BAD : premières victoires des lanceurs d’alerte
Cet article prolonge le précédent et ne se laisse entendre que dans cet horizon. Cette continuité cognitive vise à un double objet : d’une part, montrer en quoi les soutiens actifs du président Akinwumi Adesina, par d’étonnantes erreurs, des idées fausses, une insuffisance de connaissances historiques accompagnée d’une attitude arrogante, n’ont guère été utiles à la défense de sa cause, et, d’autre part, comment les lanceurs d’alerte ont remporté, avec éclat, la première manche du conflit ; un conflit dont on ne peut dire ou même anticiper le dénouement. Au vrai, en démontrant le premier point, nous étayons de facto le second.
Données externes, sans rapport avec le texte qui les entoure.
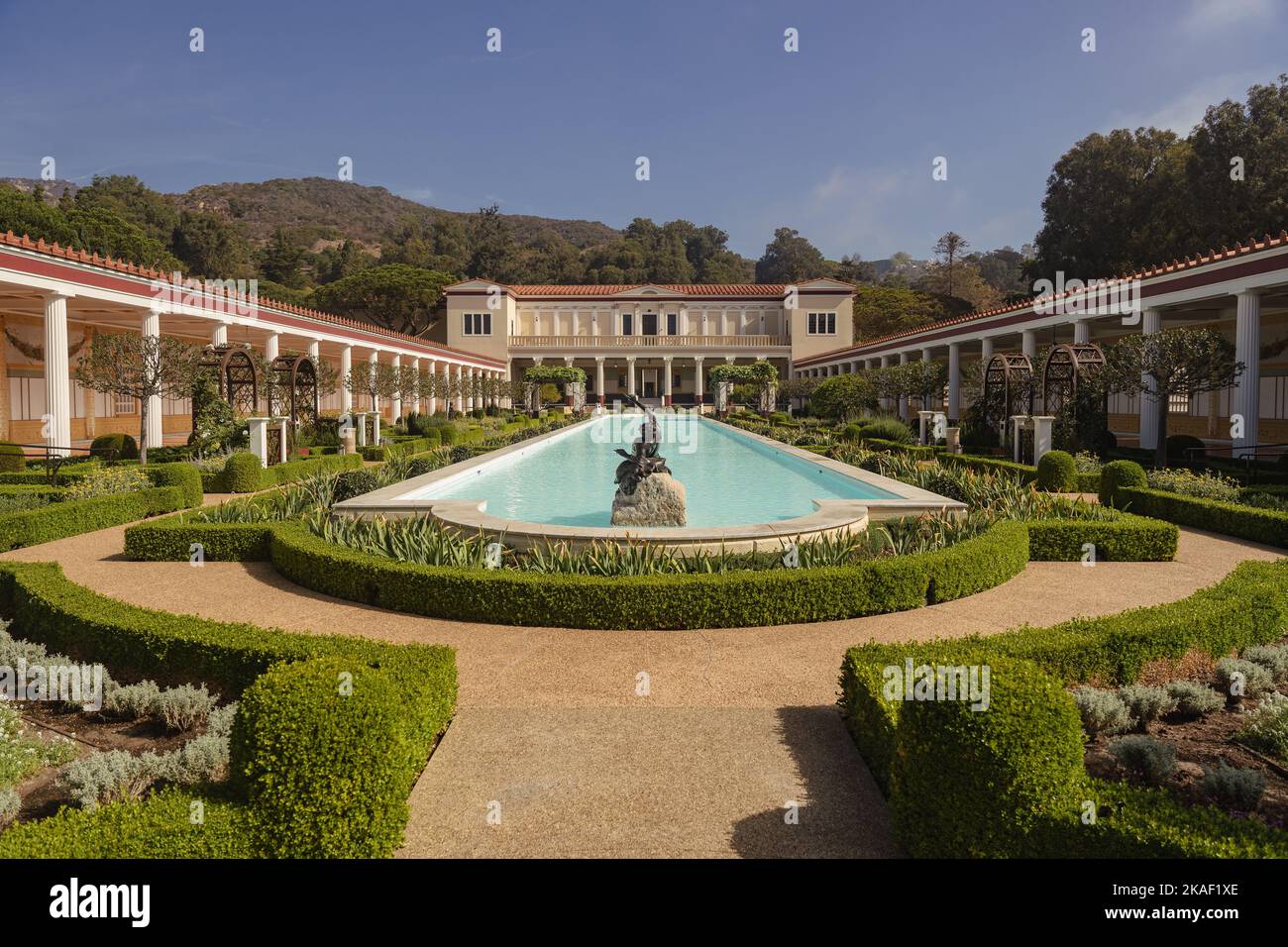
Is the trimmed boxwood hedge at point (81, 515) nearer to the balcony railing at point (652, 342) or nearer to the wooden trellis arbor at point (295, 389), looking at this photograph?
the wooden trellis arbor at point (295, 389)

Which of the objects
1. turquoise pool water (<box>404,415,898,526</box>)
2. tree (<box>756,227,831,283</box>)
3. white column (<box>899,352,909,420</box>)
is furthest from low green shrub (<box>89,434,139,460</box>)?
tree (<box>756,227,831,283</box>)

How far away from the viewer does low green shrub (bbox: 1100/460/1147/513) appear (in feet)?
37.6

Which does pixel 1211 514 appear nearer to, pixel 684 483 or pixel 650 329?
pixel 684 483

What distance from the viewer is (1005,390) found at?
18.5 meters

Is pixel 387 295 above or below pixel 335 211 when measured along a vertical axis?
below

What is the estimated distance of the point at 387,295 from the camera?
187 ft

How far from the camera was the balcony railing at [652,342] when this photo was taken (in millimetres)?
52344

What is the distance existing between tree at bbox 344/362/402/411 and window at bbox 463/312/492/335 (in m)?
25.8

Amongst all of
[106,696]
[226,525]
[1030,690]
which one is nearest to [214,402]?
[226,525]

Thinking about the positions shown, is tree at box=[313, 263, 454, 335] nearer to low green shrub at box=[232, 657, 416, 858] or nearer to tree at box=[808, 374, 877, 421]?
tree at box=[808, 374, 877, 421]

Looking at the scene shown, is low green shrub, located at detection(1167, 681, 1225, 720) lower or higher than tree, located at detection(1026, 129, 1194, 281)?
lower
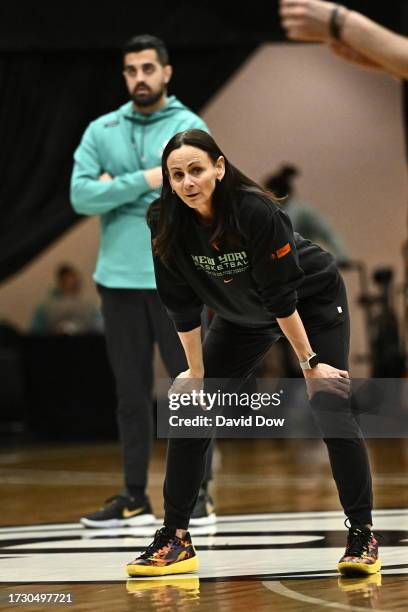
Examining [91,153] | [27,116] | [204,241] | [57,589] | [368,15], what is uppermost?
[368,15]

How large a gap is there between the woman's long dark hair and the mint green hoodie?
1.27 metres

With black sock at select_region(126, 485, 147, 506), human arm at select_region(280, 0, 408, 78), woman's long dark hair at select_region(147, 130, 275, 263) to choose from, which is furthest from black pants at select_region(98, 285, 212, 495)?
human arm at select_region(280, 0, 408, 78)

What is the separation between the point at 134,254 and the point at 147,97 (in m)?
0.63

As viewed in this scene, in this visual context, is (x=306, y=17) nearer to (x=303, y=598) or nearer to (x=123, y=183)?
(x=303, y=598)

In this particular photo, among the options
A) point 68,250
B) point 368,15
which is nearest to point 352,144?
point 68,250

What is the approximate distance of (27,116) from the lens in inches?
300

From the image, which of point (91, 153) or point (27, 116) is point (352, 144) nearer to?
point (27, 116)

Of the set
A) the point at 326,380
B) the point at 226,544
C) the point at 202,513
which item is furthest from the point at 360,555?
the point at 202,513

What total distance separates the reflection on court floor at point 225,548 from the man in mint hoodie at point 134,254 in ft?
0.69

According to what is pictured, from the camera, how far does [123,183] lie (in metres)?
5.04

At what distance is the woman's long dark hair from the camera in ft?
12.1

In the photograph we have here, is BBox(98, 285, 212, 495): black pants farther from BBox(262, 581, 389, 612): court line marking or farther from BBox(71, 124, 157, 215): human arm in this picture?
BBox(262, 581, 389, 612): court line marking

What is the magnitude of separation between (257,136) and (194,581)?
9434 millimetres

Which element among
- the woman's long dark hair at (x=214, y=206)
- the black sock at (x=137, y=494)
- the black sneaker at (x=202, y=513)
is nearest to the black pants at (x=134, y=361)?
the black sock at (x=137, y=494)
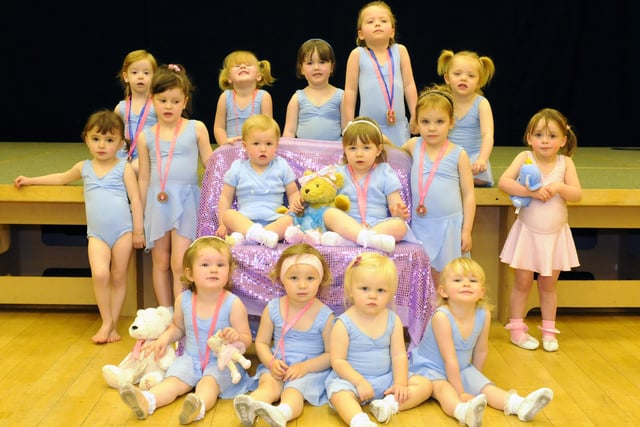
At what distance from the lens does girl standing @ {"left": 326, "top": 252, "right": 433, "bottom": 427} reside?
3.47 m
Depuis plus de deux mois maintenant, nous assistons à une intense activité pour la défense du président Akinwumi Adesina. À cet égard, il s’observe trois principaux types de défense. Leur trait commun, qui est aussi leur principale faiblesse, est de n’être que des ripostes aux accusations proférées par les lanceurs d’alerte. Au reste, le cœur de leur argumentation repose non pas sur la réfutation ordonnée et probante des seize accusations lancées, mais sur trois ressorts : 1) la déconsidération systématique des lanceurs d’alerte ; 2) l’éloge panégyrique du président Akinwumi Adesina qu’il faut « défendre », en raison de son leadership et de ses « bons » résultats (économiques, financiers, sociaux et notation), afin d’éloigner le risque de liquidation de la Banque. Il s’agit donc de réunir toute l’Afrique derrière le président Akinwumi Adesina, contre les lanceurs d’alerte et les États-Unis ; 3) une réelle mobilisation diplomatico-médiatique, pour étouffer dans l’œuf l’à l’herte ou dénaturer cette alerte.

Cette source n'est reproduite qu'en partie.